Researchers have been working very hard to break through with actual treatment options that can minimize brain damage after the initial incident. If successful, these advances would be truly revolutionary, preventing significant deterioration and greatly improving the lives of those hurt in car accidents, falls, and many other incidents that frequently cause TBI.
Are Hormones the Answer?
According to recent reports, hormones may prove critical in TBI treatment. An ABC Local story discussed one new research project which may be the first step in developing an effective brain injury treatment.

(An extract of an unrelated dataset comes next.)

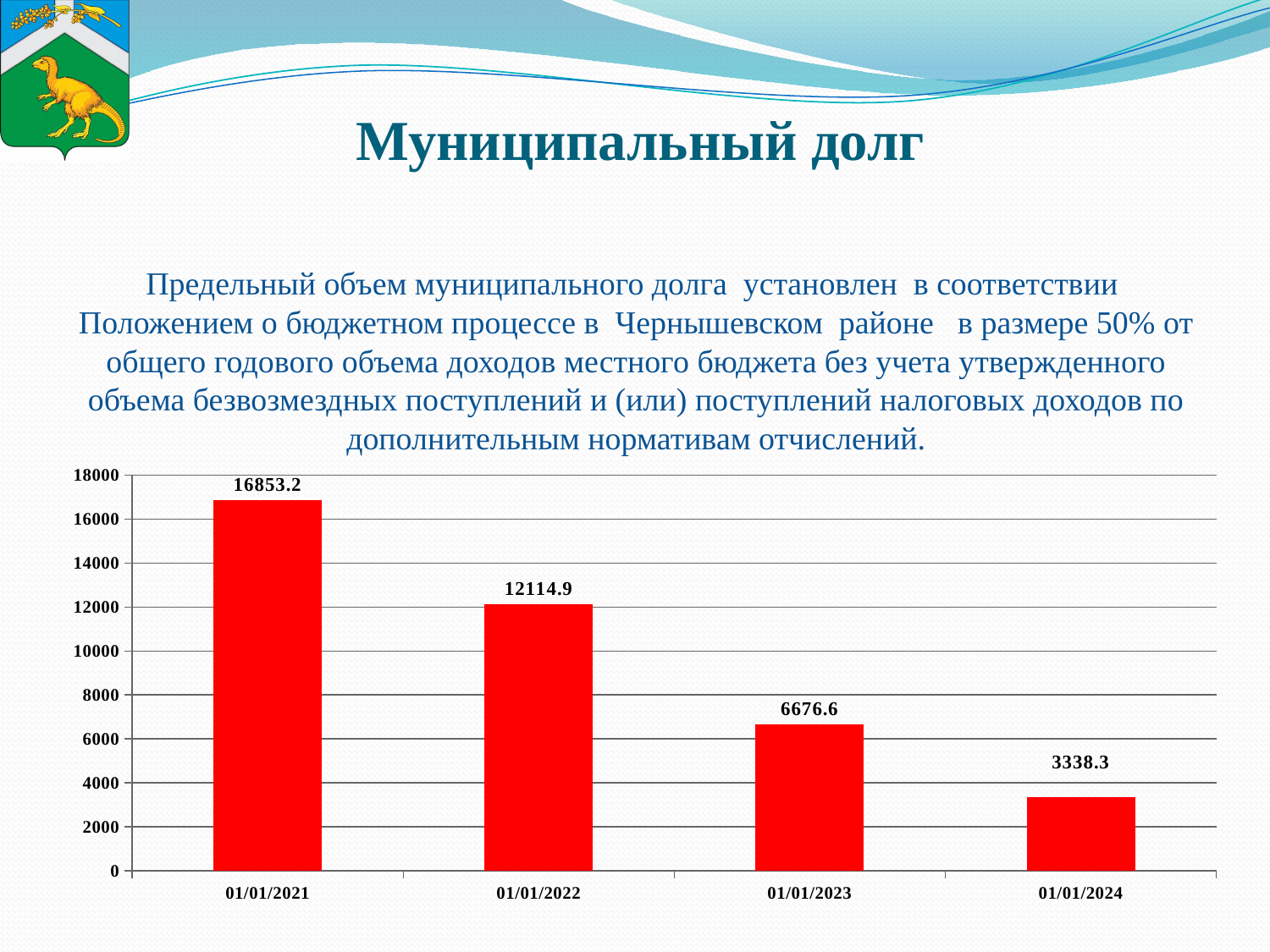
Do the values rise or fall from 01/01/2021 to 01/01/2024? Fall What is the difference between the values for 01/01/2023 and 01/01/2024? 3338.3 What is the difference between the values for 01/01/2021 and 01/01/2022? 4738.3 Which date has the lowest value? 01/01/2024 How many bars are shown in the chart? 4 Which date has the highest value? 01/01/2021 What is the value shown for 01/01/2024? 3338.3 What is the value shown for 01/01/2023? 6676.6 What kind of chart is shown on the slide? Bar chart Which is larger, the value for 01/01/2022 or the value for 01/01/2023? 01/01/2022 What is the value shown for 01/01/2021? 16853.2 What is the value shown for 01/01/2022? 12114.9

The research was conducted via part of a clinical trial called SyNAPSe. It stands for a mouthful of a phrase– the Study of the Neuroprotective Activity of Progesterone in Severe Traumatic Brain Injuries. As the name implies, the trial is targeted at the hormone progesterone, which is naturally produced by the human body. Uniquely the hormone is most well known for its role in pregnancy, however, both men and women actually produce it.
The hope is that progesterone may reduced brain damage following a severe traumatic head injury. When given to patients within eight hours of the injury and “infused” for five days the idea is that it will reduce swelling, minimize damage and prove helpful to patients. In theory it may both prevent deaths as well as minimize both short and long-term damage and disability.
The project is still on-going, and so it is far too early to make any definitive statements about its efficacy. All told this research project is unfolding on a global scale. The report notes that at least 21 countries are participating. More than 150 individual hospitals are involved, with the goal of giving the drug to at least 1,100 TBI patients and measuring the results.
Even though it is still early, one researcher involved with the project explained, “There is good evidence that it reduces inflammation.”
The reason that progesterone was targeted in the first place is for its ability to rebuild the “blood-brain barrier.” In so doing it can decrease cell damage and minimize swelling.
Researchers note that the study will only truly have effective data when the patients participating reach the six month mark. It is notoriously difficult to make predictions about the actual damage to the brain until a significant length of time has passed. Until swelling goes down and a patient is able to being functioning, all assessments are just estimates.
As always, our team of brain injury lawyers will be following the research developments closely in hopes that the findings will prove useful to Chicago TBI victims in the future.